Ini Poin Kontroversial Pedoman Penanganan Tipikor Polri, KPK, dan Kejaksaan Agung

Rabu, 29 Maret 2017

Irjen Boy Rafli Amar. (Antara)

RADARPEKANBARU.COM- Polri, Komisi Pemberantasan Korupsi (KPK), dan Kejaksaan Agung sepakat memperbaruhi nota kesepahaman pedoman bersama penanganan tindak pidana korupsi.

Ada beberapa poin kontroversial dalam MoU yang disebut hanya pembaruan dari yang lama itu. Utamanya poin terkait soal pemberitahuan apabila ada oknum nakal satu institusi yang akan ditindak institusi lain.
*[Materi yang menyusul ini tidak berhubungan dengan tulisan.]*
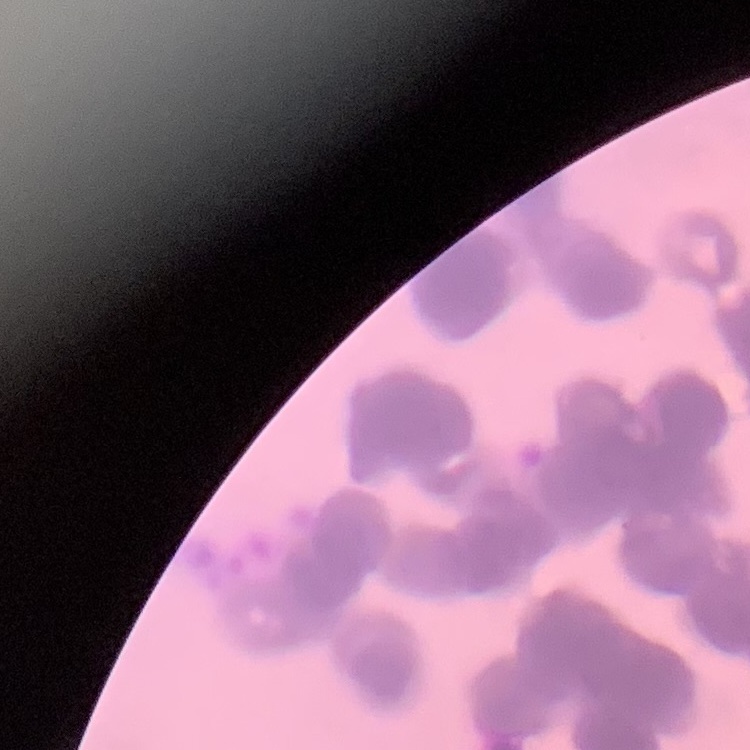

{
  "erythrocyte_morphology": "rouleaux formation",
  "image_type": "square crop of a larger photomicrograph",
  "stain": "Field's or Giemsa",
  "preparation": "thin blood smear"
}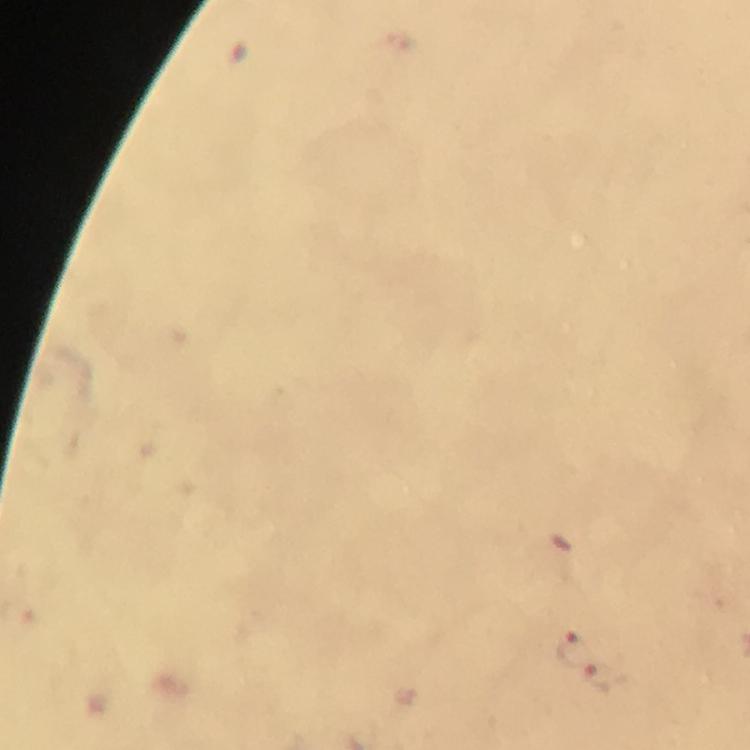

Approximate centers as (x, y) in pixels.
Summary:
  - Malaria parasite locations: (569, 648), (602, 676)
  - Immersion oil: used
  - Preparation: thick blood smear
  - Capture: smartphone mounted on the microscope
  - Cropped from: one field of view
  - Context: from a malaria diagnostic workup
  - Stain: Giemsa
  - Magnification: 100x
  - Image size: 750×750 pixels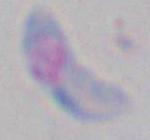
modality = photomicrograph
magnification = 1000x
identification = Toxoplasma gondii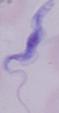 A trypanosome is shown. Micrograph. 1000x magnification.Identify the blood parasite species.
Ayat 5 misalnya yaitu berbunyi, "dalam hal salah satu pihak melakukan pemanggilan terhadap personel pihak lainnya maka pihak yang melakukan pemangggilan tersebut memberitahukan kepada pimpinan personel pihak yang dipanggil."

Ayat 6, "dalam hal salah satu pihak melakukan pemeriksaan terhadap personel pihak lainnya maka personel tersebut didampingi oleh fungsi hukum atau bantuan advokat para pihak dan pemeriksaan dapat dilakukan di kantor para pihak."

Ayat 7, "dalam hal salah satu pihak melakukan penggeledahan, penyitaan, dan memasuki kantor pihak lainnya, maka pihak yang melakukannya memberitahukan kepada pimpinan pihak yang menjadi obyek yang dilakukannya tindakan tersebut, kecuali tertangkap tangan."

Saat ditanya, bukankah penindakan itu butuh unsur kerahasiaan dan kesenyapan supaya yang digeledah tidak menghilangkan barang bukti?

Kadiv Humas Polri Irjen Boy Rafli Amar menjawab,"Oh tidak (masalah) kan tekadnya sudah sama memberantas korupsi. Kalau kita berpikir seperti itu kita negative thinking. Ini lebih ke masalah komunikasi agar lancar dan tidak terjadi salah pengertian."

Boy juga menjelaskan soal pendampingan advokat itu warga biasa juga harus didampingi oleh advokat. Tapi kalau saksi tidak perlu didampingi sebagaimana hukum acaranya yang mengatur seperti itu.

"Tapi kalau tersangka ya iya dong harus didampingi penasihat hukum. Demikian juga koordinasi ini lebih kepada upaya mempercepat proses pelaksanaannya, karena di sana sedang bertugas, di sini bertugas," lanjutnya.

Jadi seluruh pihak sama-sama dalam konteks penanganan Tipikor dan ini jadi sesuatu yang wajar serta sudah dipraktikkan dan ini melanjutkan kerja sama yang sudah dilaksanakan sambung Boy.

"Ini bukan barang baru, kecuali e-SPDP. e-SPDP ini merupakan barang baru dengan penerapan sistem online. Selama ini dilaporkan secara manual, dikirimkan copy (salinan) SPDP kepada pihak KPK dalam pelaksanaan koordinasi supervisi," urainya.

Saat disinggung lebih jauh soal pendampingan oleh institusi itu, menurut Boy, karena ini masalah hukum sedangkan di internal Polri kemungkinan juga ada pihak-tertentu yang dimintai keterangan tidak begitu paham dengan hukum yang dihadapi maka pendampingan menjadi perlu.

"Karena di internal kita ini kan ada advokat internal (Div Binkum) dalam menghadapi gugatan praperadilan, gugatan hukum, ataupun pendampingan anggota-anggota kita yang menghadapi masalah hukum. Itu mekanisme normal, wajar. Sementara masyarakat juga dibenarkan untuk ada pendampingan, tidak masalah," lanjutnya.

Beberapa saat lalu memang sempat muncul masalah antara KPK dengan Polri yang dikenal dengan istilah Cicak vs Buaya. Ini terjadi saat KPK memroses beberapa orang pejabat Polri yang tersandung kasus korupsi.